Start of INFORMATION GIVEN

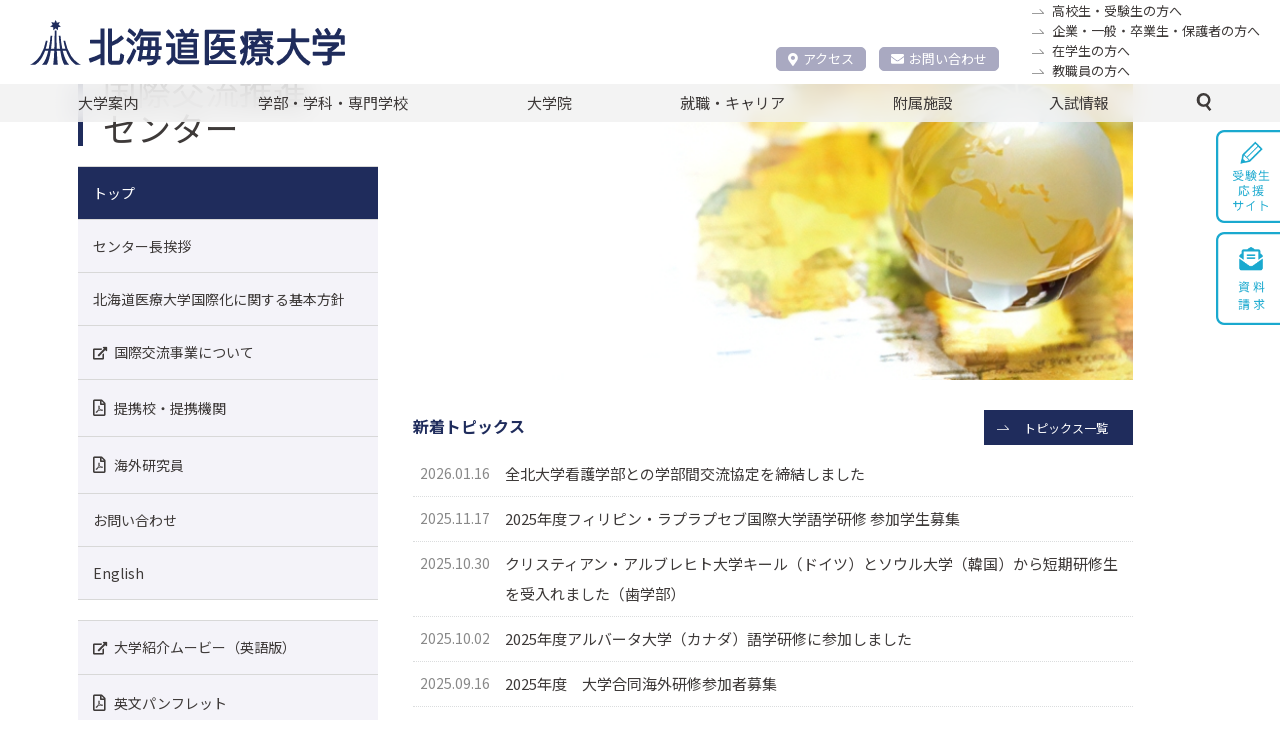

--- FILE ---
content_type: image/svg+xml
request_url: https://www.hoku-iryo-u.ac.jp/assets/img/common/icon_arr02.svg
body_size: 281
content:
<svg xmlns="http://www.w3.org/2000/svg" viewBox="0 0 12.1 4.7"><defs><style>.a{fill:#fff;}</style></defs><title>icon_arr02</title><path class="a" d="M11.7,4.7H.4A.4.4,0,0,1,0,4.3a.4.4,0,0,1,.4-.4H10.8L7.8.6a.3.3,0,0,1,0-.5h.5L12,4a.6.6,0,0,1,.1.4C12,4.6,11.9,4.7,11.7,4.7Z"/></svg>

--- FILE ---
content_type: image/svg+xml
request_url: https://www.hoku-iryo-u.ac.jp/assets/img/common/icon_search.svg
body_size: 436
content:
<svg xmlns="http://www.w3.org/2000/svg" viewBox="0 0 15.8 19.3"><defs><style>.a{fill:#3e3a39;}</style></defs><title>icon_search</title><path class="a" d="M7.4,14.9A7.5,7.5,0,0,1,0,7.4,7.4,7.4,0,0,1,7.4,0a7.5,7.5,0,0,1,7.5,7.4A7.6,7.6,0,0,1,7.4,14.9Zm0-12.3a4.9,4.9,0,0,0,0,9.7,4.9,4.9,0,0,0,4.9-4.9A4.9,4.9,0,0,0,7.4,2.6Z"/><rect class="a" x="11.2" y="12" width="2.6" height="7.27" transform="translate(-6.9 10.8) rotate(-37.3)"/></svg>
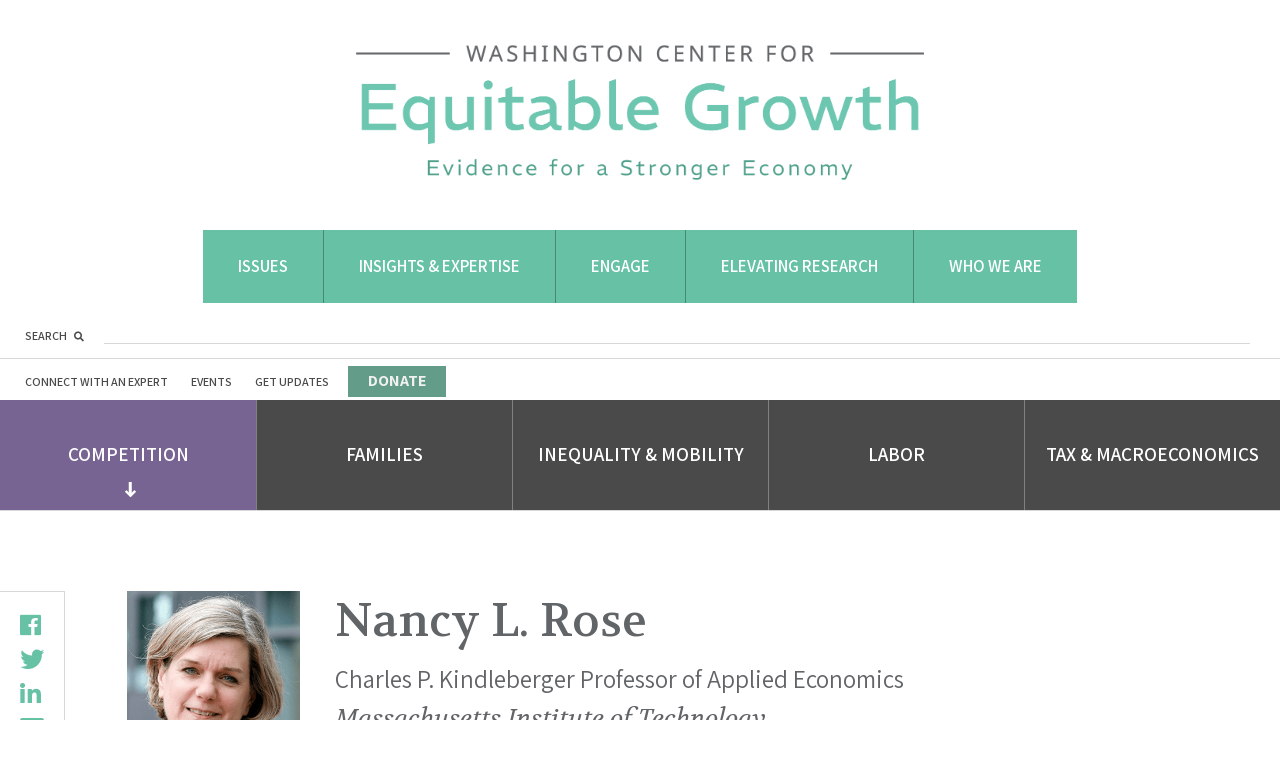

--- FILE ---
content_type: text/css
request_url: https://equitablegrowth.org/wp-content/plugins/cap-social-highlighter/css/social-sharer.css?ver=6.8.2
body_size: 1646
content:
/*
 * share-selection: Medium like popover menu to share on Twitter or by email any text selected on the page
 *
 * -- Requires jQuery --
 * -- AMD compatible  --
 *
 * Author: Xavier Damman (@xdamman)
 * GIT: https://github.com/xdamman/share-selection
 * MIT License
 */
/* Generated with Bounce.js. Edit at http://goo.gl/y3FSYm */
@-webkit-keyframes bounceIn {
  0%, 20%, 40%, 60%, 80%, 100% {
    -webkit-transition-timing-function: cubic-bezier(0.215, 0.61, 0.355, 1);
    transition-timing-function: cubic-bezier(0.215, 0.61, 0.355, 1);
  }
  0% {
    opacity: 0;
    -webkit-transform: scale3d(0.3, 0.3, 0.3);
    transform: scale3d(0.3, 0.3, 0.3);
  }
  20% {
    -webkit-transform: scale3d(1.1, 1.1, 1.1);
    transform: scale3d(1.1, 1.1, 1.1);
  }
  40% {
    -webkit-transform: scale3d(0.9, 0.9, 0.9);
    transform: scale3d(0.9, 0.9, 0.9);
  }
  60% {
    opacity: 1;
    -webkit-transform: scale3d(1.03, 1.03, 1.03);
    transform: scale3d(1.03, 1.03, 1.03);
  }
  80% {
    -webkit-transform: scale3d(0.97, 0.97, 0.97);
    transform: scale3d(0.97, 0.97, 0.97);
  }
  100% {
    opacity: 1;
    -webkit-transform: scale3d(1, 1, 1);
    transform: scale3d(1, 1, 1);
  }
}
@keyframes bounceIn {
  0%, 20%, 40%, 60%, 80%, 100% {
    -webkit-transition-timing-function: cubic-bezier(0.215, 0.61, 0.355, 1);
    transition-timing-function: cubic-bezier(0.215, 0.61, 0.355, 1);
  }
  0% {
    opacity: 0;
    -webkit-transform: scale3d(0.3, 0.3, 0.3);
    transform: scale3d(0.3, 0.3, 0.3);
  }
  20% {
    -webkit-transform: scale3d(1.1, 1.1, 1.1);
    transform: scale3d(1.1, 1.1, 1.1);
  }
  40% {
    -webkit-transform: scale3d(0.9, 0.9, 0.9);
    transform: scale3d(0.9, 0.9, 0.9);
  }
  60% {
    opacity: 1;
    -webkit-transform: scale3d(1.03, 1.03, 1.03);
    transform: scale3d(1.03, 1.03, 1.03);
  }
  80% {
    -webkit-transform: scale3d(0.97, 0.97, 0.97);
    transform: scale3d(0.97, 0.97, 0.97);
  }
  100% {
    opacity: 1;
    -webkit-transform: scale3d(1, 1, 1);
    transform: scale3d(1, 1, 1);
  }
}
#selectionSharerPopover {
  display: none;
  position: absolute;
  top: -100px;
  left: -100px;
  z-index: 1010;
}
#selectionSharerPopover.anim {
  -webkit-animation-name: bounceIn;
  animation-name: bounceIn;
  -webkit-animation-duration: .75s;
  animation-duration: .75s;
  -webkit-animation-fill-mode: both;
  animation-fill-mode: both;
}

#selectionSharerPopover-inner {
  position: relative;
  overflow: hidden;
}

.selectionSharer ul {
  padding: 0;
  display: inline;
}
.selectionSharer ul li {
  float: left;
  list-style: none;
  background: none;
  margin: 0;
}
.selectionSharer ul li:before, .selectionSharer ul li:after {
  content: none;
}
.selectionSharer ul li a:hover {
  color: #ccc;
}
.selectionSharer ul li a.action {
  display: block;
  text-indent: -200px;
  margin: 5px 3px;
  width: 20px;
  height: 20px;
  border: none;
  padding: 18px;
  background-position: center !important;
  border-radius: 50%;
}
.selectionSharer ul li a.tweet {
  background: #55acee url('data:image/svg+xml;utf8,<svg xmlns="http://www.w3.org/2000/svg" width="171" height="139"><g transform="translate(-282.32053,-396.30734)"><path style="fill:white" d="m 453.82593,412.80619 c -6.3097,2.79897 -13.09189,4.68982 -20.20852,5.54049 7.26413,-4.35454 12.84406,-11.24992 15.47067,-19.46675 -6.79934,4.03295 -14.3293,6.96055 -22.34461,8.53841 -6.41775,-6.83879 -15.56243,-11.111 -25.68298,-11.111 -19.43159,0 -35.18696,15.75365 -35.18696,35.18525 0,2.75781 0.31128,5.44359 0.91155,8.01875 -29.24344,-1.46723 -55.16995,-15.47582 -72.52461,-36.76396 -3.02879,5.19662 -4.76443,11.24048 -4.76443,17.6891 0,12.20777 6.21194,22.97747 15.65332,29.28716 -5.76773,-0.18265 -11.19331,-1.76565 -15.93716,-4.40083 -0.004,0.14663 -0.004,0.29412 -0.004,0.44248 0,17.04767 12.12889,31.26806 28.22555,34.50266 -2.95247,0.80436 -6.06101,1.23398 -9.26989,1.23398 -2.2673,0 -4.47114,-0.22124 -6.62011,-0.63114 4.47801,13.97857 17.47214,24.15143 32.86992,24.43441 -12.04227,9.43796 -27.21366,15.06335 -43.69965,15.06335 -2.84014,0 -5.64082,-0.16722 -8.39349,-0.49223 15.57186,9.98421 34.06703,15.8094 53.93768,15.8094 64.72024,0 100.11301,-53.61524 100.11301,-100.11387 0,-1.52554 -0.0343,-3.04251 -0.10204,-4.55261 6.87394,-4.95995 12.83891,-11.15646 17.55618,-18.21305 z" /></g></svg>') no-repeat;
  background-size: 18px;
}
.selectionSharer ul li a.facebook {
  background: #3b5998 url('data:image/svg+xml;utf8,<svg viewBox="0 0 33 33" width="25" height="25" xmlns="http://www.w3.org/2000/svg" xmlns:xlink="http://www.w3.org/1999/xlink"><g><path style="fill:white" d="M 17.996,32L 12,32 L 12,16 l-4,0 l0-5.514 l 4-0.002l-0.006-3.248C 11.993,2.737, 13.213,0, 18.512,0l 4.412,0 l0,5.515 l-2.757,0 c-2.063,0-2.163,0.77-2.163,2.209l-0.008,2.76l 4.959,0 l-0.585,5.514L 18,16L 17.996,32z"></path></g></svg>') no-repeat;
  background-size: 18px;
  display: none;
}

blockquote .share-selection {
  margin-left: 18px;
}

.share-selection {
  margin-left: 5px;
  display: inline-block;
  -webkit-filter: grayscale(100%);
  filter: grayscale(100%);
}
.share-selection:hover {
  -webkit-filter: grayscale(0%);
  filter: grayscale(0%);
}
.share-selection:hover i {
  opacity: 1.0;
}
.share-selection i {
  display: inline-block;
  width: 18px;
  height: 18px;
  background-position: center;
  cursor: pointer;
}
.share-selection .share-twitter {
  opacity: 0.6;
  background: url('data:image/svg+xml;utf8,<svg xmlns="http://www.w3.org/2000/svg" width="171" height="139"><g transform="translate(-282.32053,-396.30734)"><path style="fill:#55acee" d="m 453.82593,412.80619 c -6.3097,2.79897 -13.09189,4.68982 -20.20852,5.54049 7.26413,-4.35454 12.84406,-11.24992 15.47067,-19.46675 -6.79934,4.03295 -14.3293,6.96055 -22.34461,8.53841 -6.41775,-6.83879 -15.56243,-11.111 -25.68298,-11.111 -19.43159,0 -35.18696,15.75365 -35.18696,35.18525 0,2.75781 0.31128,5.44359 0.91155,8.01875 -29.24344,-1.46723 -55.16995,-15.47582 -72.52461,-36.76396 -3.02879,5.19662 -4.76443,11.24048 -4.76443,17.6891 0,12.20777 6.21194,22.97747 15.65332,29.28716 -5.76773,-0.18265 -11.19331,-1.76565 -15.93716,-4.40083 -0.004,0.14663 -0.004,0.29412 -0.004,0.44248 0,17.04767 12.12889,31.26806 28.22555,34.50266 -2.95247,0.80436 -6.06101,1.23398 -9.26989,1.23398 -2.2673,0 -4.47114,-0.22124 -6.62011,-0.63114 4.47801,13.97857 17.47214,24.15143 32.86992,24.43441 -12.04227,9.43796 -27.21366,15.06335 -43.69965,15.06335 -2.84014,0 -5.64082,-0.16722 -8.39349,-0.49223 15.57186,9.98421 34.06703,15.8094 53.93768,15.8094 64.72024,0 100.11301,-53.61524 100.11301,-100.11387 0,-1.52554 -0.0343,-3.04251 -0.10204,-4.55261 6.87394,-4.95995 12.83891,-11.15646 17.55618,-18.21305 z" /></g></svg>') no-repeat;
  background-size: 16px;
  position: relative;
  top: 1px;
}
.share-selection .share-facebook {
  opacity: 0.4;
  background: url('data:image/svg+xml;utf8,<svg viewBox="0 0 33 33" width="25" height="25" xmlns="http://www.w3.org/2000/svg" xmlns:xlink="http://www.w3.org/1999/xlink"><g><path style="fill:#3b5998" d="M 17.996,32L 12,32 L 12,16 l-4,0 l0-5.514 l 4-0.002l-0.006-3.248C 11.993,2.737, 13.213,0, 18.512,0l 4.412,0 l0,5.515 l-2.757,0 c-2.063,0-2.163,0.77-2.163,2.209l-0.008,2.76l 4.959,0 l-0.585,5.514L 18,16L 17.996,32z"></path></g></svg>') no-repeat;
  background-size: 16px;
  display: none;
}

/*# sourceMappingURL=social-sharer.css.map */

End of INFORMATION GIVEN

**REQUIRED ACTION**:
Your answer should be one number: how many lines above contain "hoku".

**RESPONSE**:
2